I’m interested in nano-medicine: targeted drug delivery systems, develop treatments beyond chemotherapy, etc.
I’m also interested in cellular & tissue engineering. I would like to be able to synthesize a replica of a patient’s tendon, muscle, or ligament that they’ve torn or lost due to injury. I also like the idea of engineering stem cells into vectors that could transport CRISPR-modified genes into different cells and nuclei, hopefully replacing a mutated gene and fix genetic disorders.
What major would be best for these two fields? Right now I’m looking at BME, Chemical Engineering, and/or Materials Engineering.
If you’re asking about undergraduate degrees, molecular/cellular biology and biochemistry majors could/would include courses describing the gene-delivery systems you mention. What you should be looking into are the laboratories and PIs doing this type of work so that you can get involved in the research as an undergrad whatever major you choose. BME could be an excellent choice, also.

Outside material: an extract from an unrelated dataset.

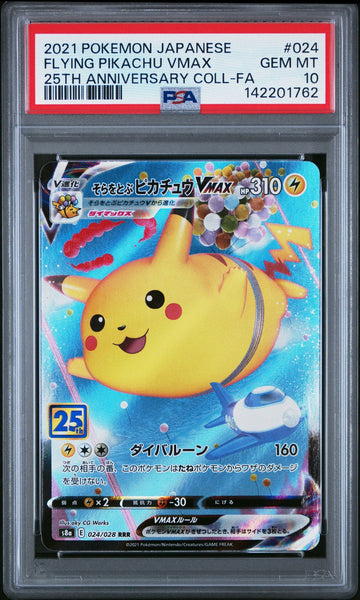 PSA 10 GEM MINT JAPANESE POKEMON 2021 FLYING PIKACHU VMAX 024/028 25TH s8a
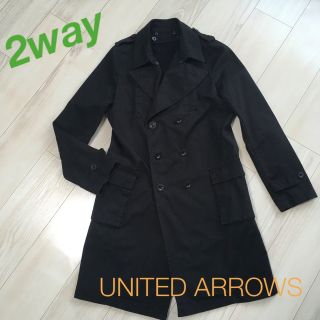 ユナイテッドアローズ(UNITED ARROWS)のUNITED ARROWS 2wayコットントレンチコート(トレンチコート)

Look deeply at the curricula. There will likely be flexibility in all the majors I mentioned and you can decide how to tailor it for you.
Something like the Cellular and Biomolecular Engineering track in Purdue’s Biological Engineering program might be a good place to look, possibly combined with classes from MechE/BME. USNews has a list of top Agricultural/Biological Engineering programs that might provide ideas.
For schools without that specialization, Biomedical Engineering is a decent place to start investigating.
Do a deeper dive into this and see if it matches your interest. The person that runs this is world renown and a very nice person. Reach out to ask questions at any of these schools…
Biomedical engineering as a field tends to be convergent. That is, specialists in various areas of science, engineering and technology may be more important to the field than those who pursued biomedical engineering as an undergraduate major. For the OP to reach their particular goals, they will need to become a world-level expert on the forms and interactions of carbon, hydrogen, nitrogen, oxygen, phosphorus and sulfur. This may be approached on the undergraduate level through a foundational major such as biochemistry / molecular biology.